Inflation : tout augmente… sauf les salaires !

03 Novembre 2021

« L’indice des prix harmonisé », utilisé pour comparer l’évolution des prix d’un pays à l’autre, indiquait en septembre une hausse des prix de 2,7 % en France, sur un an.

Fin octobre, cette hausse est déjà passée à 3,2 % : même d’après les statistiques officielles, l’inflation s’accélère.

Les experts de la bourgeoisie admettent maintenant que l’inflation continuera au moins jusqu’à la fin de l’année prochaine. Elle touche tous les pays : + 3,1 % sur un an au Royaume-Uni, + 4,5 % en Allemagne, + 5,4 % en Espagne et aux États-Unis. Elle affecte les produits de consommation courante, des assurances aux produits frais (viande, poisson, légumes…). Le prix des matières premières aussi a explosé au cours des derniers mois (PVC, acier, bois, cuivre…), des augmentations que les entreprises s’apprêtent à répercuter sur les consommateurs. Le prix du pain pourrait lui aussi augmenter. Après le chèque énergie et le chèque carburant, aura-t-on droit aussi à un chèque baguette, financé par des fermetures de classes et de lits dans les hôpitaux ?

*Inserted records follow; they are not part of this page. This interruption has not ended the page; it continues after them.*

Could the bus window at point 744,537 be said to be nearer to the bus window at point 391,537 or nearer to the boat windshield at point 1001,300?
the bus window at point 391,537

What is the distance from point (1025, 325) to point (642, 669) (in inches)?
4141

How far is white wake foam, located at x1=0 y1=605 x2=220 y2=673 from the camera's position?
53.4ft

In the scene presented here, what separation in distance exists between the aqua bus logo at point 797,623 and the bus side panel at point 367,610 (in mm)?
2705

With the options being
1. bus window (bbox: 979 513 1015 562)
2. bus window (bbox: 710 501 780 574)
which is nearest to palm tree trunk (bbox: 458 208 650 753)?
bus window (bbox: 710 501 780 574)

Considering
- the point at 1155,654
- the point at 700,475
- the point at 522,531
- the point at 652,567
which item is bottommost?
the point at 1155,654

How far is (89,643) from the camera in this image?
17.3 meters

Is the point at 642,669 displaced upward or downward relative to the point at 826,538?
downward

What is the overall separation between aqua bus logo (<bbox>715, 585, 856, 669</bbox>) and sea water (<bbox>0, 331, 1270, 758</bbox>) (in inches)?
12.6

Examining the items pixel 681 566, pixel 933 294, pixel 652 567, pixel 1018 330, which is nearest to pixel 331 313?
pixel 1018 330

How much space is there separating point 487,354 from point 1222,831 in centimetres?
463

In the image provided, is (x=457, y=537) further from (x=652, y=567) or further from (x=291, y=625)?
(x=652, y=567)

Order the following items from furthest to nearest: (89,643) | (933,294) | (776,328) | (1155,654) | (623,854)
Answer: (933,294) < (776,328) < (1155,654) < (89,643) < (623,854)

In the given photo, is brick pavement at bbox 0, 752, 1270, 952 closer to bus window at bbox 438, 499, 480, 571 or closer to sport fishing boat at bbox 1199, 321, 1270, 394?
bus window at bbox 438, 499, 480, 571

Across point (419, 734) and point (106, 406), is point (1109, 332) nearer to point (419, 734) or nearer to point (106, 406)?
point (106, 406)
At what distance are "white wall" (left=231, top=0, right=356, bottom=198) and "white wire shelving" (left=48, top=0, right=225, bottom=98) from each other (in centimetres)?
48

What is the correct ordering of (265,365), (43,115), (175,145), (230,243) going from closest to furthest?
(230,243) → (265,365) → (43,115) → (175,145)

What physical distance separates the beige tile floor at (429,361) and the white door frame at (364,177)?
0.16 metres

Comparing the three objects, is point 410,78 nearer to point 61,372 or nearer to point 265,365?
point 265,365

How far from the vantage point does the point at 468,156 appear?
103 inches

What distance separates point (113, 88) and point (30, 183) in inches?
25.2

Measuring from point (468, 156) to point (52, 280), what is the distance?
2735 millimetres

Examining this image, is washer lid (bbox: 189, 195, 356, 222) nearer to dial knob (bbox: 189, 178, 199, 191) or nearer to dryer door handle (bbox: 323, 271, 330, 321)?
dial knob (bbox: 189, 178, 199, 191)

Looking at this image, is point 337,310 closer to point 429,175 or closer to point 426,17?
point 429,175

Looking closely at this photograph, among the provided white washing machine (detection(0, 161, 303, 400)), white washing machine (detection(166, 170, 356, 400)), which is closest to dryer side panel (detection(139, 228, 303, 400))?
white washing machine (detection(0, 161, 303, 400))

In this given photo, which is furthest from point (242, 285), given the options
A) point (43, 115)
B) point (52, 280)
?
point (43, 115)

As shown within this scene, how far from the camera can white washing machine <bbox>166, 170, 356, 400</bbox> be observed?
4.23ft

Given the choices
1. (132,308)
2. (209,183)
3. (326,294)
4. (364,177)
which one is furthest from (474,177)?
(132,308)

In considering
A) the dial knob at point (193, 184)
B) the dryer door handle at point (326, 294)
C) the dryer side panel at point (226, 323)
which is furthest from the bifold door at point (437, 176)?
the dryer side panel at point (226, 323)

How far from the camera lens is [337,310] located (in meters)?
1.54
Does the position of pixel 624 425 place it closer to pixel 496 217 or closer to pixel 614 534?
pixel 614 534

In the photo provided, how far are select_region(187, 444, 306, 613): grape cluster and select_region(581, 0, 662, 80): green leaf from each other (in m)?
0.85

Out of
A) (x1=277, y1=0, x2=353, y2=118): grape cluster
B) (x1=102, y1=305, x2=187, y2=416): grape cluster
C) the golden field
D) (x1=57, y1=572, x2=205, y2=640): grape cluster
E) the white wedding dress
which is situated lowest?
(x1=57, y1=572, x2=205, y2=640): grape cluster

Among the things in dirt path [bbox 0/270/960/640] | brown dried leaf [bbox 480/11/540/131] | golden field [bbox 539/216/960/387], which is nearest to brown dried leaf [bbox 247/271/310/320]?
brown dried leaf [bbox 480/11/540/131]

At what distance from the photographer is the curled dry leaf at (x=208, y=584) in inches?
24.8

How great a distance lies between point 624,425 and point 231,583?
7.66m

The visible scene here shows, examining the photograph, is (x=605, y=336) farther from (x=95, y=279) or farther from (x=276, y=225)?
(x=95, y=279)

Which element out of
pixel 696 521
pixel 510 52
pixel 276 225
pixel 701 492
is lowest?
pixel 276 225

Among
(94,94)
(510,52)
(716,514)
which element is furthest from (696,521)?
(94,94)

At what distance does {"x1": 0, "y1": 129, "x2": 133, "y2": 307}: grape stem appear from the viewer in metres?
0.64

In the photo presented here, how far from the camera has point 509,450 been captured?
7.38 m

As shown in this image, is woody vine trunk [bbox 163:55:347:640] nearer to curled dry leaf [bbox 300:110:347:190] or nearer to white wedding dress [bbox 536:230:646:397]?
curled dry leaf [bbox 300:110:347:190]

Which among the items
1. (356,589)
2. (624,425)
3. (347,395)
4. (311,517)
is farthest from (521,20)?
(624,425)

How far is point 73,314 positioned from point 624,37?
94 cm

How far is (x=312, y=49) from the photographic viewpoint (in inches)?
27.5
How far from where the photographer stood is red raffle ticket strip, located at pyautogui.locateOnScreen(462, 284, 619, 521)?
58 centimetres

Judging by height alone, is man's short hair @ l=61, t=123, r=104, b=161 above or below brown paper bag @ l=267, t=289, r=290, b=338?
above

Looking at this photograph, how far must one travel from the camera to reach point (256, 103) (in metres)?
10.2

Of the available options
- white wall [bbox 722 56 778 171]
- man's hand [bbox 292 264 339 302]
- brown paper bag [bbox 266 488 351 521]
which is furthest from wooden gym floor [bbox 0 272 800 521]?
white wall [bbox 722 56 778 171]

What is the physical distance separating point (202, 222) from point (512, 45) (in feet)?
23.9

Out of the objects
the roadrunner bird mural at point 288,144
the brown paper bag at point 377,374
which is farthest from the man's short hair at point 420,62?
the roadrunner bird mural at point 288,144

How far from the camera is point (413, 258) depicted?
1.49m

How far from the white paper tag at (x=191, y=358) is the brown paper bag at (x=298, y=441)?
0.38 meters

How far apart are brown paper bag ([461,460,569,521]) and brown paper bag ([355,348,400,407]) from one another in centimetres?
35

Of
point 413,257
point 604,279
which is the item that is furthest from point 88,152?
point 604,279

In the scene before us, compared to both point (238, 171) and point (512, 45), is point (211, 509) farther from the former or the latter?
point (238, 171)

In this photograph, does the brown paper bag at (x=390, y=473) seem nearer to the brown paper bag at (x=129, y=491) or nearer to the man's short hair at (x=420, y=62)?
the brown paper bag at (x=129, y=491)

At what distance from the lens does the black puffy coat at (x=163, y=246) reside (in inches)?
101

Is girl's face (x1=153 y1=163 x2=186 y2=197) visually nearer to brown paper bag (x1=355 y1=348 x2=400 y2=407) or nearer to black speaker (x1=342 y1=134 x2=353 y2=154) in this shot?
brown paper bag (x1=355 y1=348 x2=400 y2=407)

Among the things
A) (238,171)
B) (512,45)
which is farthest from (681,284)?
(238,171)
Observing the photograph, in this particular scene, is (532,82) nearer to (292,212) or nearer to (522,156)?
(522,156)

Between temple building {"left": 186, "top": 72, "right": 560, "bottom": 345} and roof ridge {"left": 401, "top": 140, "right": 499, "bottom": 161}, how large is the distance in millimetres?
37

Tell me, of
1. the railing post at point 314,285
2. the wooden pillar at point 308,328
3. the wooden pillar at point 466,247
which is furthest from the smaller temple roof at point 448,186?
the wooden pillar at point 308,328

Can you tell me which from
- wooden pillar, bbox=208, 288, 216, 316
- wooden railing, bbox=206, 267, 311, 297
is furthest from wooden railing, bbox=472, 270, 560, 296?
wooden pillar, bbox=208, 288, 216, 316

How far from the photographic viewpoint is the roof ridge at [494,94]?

« La hausse des prix sera brutale », prophétise désormais Jacques Attali, qui végète depuis quarante ans dans les coulisses du pouvoir. « La poussée d’inflation sera plus longue que prévu », « elle pourrait réduire le pouvoir d’achat », renchérit Christine Lagarde, présidente de la Banque centrale européenne.

Et tous de prétendre que, s’il est normal que le patronat défende ses bénéfices en augmentant ses prix de vente, le monde du travail devrait être le seul à ne pas exiger d’augmentation au motif… que cela pourrait provoquer de l’inflation ! Dans les circonstances actuelles, il faut oser.

Ce ne sont pas les travailleurs qui font gonfler les prix. Ils n’ont aucune responsabilité dans le chaos qui règne dans l’économie capitaliste. Ils n’ont pas à accepter d’en faire les frais. L’exigence de la hausse générale des salaires, des pensions, des allocations et de leur indexation sur le coût de la vie est totalement légitime. Elle constitue la seule revendication susceptible de protéger les conditions de vie des travailleurs et des classes populaires face à l’offensive de la bourgeoisie et du gouvernement à son service.